» **Listed entries**:

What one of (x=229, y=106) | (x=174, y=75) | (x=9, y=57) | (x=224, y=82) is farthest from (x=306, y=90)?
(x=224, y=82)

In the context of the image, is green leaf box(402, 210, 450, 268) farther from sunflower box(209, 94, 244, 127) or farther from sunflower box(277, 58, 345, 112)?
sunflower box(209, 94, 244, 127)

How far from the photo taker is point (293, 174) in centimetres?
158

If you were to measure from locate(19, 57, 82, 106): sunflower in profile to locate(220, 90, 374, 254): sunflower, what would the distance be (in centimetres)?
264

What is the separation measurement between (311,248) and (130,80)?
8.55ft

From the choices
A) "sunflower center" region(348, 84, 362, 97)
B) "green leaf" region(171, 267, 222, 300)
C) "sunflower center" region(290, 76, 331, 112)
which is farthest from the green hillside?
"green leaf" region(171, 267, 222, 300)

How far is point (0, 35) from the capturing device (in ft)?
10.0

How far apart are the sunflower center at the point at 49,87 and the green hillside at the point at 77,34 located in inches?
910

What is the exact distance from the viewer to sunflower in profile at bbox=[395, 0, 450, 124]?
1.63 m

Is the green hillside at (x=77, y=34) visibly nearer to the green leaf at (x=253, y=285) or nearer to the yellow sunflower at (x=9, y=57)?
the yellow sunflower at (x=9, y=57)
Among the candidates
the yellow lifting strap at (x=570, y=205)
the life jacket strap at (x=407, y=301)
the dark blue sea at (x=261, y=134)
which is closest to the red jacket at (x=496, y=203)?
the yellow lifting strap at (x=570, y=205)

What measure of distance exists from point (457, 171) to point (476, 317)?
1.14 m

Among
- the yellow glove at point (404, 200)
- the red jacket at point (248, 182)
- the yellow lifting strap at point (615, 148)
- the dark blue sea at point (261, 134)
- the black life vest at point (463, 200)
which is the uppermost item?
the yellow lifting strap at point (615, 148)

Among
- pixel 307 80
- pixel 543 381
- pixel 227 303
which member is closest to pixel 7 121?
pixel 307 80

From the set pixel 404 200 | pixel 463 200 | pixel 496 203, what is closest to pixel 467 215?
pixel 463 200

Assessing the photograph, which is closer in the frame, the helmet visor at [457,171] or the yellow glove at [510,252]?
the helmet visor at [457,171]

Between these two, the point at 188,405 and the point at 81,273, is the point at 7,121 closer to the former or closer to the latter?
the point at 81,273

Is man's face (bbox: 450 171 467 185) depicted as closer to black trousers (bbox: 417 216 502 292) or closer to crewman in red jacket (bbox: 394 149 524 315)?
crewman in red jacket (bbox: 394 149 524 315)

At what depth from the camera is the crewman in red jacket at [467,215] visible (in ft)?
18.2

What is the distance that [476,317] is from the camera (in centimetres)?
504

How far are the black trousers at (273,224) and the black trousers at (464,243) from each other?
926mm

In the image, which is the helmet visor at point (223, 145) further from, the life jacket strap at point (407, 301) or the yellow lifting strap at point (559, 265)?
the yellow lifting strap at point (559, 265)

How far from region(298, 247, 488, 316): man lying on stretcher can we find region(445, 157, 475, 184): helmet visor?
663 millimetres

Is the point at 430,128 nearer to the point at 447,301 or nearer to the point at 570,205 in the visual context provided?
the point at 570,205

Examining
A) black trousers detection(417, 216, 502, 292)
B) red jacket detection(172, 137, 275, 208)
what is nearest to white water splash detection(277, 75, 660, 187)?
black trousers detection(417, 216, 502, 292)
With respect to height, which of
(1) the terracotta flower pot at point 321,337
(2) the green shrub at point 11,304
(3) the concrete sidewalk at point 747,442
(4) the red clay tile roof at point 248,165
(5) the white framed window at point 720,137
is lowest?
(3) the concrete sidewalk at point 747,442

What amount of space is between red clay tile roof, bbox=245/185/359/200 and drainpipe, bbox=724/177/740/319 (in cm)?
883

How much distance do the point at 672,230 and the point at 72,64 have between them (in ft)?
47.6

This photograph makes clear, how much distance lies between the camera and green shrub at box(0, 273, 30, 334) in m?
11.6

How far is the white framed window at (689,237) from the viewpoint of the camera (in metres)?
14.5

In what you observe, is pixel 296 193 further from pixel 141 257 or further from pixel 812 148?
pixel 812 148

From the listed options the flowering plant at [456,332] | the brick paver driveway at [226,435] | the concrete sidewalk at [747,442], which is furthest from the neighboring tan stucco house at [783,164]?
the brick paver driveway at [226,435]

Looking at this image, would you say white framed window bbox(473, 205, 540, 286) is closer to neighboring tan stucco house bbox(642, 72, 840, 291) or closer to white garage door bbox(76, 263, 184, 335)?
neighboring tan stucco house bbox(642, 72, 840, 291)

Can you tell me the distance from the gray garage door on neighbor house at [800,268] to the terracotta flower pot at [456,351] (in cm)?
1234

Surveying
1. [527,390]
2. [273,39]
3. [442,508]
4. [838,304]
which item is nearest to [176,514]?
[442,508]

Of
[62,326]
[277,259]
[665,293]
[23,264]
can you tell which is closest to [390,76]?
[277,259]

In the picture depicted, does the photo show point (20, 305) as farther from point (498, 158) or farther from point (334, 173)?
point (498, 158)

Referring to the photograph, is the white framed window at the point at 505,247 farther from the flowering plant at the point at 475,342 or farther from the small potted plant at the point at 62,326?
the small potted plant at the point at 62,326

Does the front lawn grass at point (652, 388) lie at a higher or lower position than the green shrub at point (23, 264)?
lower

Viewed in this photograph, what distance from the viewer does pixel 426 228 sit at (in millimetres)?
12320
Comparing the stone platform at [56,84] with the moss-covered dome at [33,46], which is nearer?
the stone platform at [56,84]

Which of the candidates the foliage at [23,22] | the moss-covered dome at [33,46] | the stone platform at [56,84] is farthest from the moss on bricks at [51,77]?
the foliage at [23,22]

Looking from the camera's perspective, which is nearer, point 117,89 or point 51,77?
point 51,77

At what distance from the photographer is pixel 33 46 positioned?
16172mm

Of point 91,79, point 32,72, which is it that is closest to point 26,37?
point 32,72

» **Instructions to follow**:
Return every line of the material without any change, from the line containing "Which of the" through the last line of the material.

» **Exercise answer**:
Which of the candidates the foliage at [23,22] | the moss-covered dome at [33,46] | the stone platform at [56,84] is farthest from the moss on bricks at [51,77]?
the foliage at [23,22]

Looking from the camera's perspective, which is nearer, point 117,89 or point 51,77?
point 51,77

At what distance from the photographer is pixel 33 46 positioned?
16172mm

Of point 91,79, point 32,72, which is it that is closest to point 26,37?
point 32,72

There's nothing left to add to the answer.